The 2017 Surviving Sepsis Campaign (SSC) guidelines to be published in the March 2017 issue of Critical Care Medicine* have adopted the 2016 Sepsis-3 definition of sepsis as “life-threatening organ dysfunction caused by a dysregulated host response to infection” discarding the Sepsis-2 definition of sepsis as SIRS due to infection. It now makes no distinction between sepsis and severe sepsis. The SSC guidelines are the recognized clinical authority for the diagnosis and management of sepsis, severe sepsis and septic shock since 2002.

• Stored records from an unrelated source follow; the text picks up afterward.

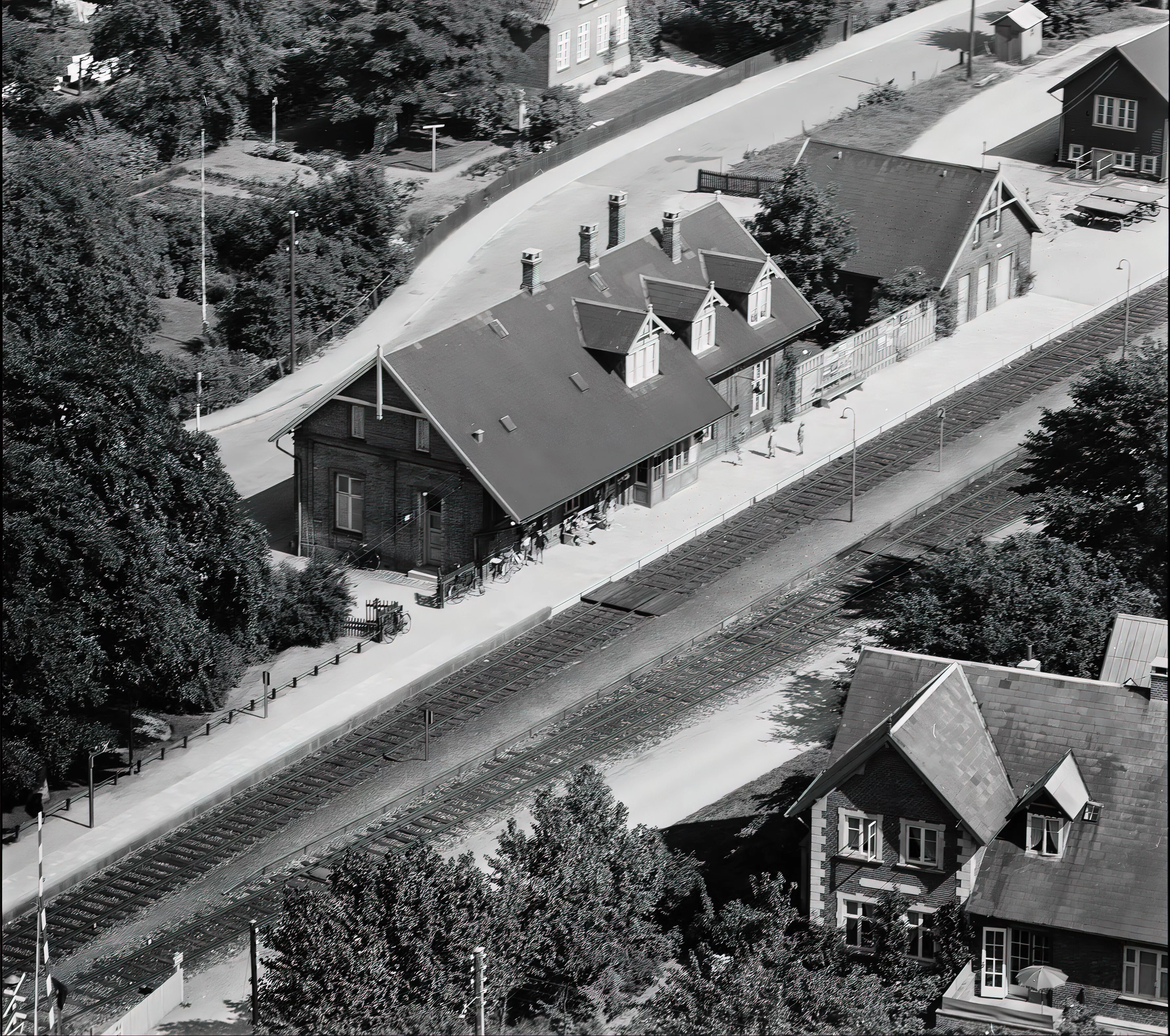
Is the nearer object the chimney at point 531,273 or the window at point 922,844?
the window at point 922,844

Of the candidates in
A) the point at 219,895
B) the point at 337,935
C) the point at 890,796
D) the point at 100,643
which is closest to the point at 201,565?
the point at 100,643

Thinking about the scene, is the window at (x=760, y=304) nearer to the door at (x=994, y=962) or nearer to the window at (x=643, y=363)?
the window at (x=643, y=363)

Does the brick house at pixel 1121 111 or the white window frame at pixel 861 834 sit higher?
the brick house at pixel 1121 111

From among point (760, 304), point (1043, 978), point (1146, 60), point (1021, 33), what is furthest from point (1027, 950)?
point (1021, 33)

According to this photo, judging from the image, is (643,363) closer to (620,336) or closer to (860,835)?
(620,336)

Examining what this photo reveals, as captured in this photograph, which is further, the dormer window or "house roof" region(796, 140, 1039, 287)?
"house roof" region(796, 140, 1039, 287)

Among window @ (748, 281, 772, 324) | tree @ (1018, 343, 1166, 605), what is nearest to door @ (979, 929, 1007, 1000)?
tree @ (1018, 343, 1166, 605)

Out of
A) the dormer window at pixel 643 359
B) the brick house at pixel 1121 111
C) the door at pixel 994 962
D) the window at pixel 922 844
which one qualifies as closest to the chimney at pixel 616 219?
the dormer window at pixel 643 359

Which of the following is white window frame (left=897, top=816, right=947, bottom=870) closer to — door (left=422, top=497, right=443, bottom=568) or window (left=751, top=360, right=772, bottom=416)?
door (left=422, top=497, right=443, bottom=568)
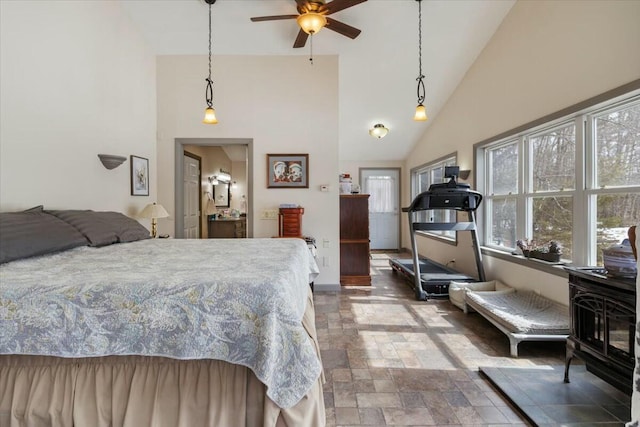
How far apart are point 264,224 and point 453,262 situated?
10.4 feet

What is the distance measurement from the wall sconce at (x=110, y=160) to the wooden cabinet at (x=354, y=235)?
2890 millimetres

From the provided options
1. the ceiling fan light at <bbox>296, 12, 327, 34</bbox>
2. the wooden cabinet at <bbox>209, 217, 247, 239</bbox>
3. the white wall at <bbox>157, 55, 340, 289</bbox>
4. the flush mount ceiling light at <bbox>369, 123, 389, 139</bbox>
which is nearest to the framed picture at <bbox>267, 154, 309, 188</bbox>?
the white wall at <bbox>157, 55, 340, 289</bbox>

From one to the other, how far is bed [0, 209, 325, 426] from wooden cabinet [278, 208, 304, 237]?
266 cm

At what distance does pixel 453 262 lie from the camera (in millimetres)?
5070

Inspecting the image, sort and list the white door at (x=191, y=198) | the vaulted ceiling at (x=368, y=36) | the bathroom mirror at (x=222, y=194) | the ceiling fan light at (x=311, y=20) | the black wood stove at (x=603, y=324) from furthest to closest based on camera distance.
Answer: the bathroom mirror at (x=222, y=194) → the white door at (x=191, y=198) → the vaulted ceiling at (x=368, y=36) → the ceiling fan light at (x=311, y=20) → the black wood stove at (x=603, y=324)

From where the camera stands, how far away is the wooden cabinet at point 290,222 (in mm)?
4062

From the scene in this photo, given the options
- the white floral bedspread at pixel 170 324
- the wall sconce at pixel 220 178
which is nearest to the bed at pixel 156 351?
the white floral bedspread at pixel 170 324

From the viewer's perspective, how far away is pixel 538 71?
10.4 feet

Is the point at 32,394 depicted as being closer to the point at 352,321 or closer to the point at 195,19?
the point at 352,321

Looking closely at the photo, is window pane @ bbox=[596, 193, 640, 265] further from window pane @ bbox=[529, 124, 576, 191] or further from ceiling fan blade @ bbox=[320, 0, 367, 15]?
ceiling fan blade @ bbox=[320, 0, 367, 15]

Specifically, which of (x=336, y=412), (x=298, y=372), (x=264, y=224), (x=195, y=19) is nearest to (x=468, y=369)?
(x=336, y=412)

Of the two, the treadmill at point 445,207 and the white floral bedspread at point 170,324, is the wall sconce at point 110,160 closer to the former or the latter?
the white floral bedspread at point 170,324

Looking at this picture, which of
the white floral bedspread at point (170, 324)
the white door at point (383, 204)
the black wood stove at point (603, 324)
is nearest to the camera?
the white floral bedspread at point (170, 324)

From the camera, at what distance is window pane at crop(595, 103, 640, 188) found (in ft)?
7.82
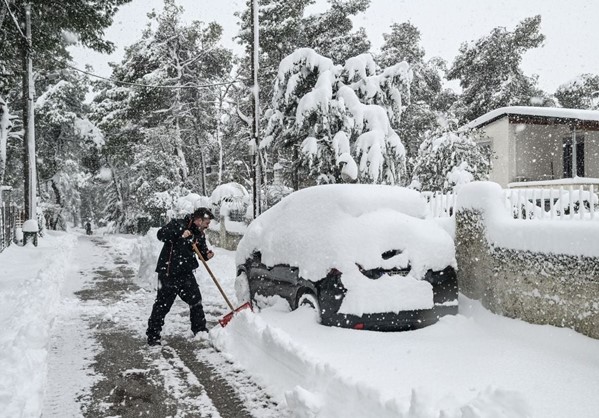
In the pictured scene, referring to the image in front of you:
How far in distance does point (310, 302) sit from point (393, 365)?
4.11ft

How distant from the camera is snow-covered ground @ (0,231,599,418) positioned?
3.25 metres

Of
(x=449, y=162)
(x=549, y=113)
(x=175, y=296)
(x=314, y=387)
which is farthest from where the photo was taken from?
(x=549, y=113)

Sepsis-3 defines organ dysfunction as an increase in the total SOFA score by 2 points or more from baseline. SOFA classifies 6 organ systems on a scale from 0 to 4 points using objective measures:
|Mean arterial pressure or vasopressors
|Glasgow Coma Scale
|Creatinine or urine output
Unfortunately, the CMS Hospital Inpatient Quality Reporting (IQR) severe sepsis management measure (called SEP-1), which is abstracted by the hospital’s Quality Department, defines severe sepsis as SIRS due to infection with acute organ dysfunction. SIRS is defined as 2 or more of 4 criteria: temperature, leukocytosis, tachycardia, and tachypnea. The SEP-1 measure definition of organ dysfunction definition is much different than SOFA.
If providers do not follow the SEP-1 treatment requirements when the SEP-1 organ dysfunction criteria are met, a deficiency in the quality of care for severe sepsis management will be reported. Following only the Sepsis-3 definition may allow many cases to “fall through the cracks” for SEP-1 reporting.
It remains to be seen how CMS will now react to the new SSC guidelines including the adoption of the Sepsis-3 definition which conflicts with the IQR SEP-1 standards. In the meantime, hospitals should make sure medical staff leadership is engaged with this complex challenge of reconciling authoritative clinical guidelines with the CMS quality reporting imperative.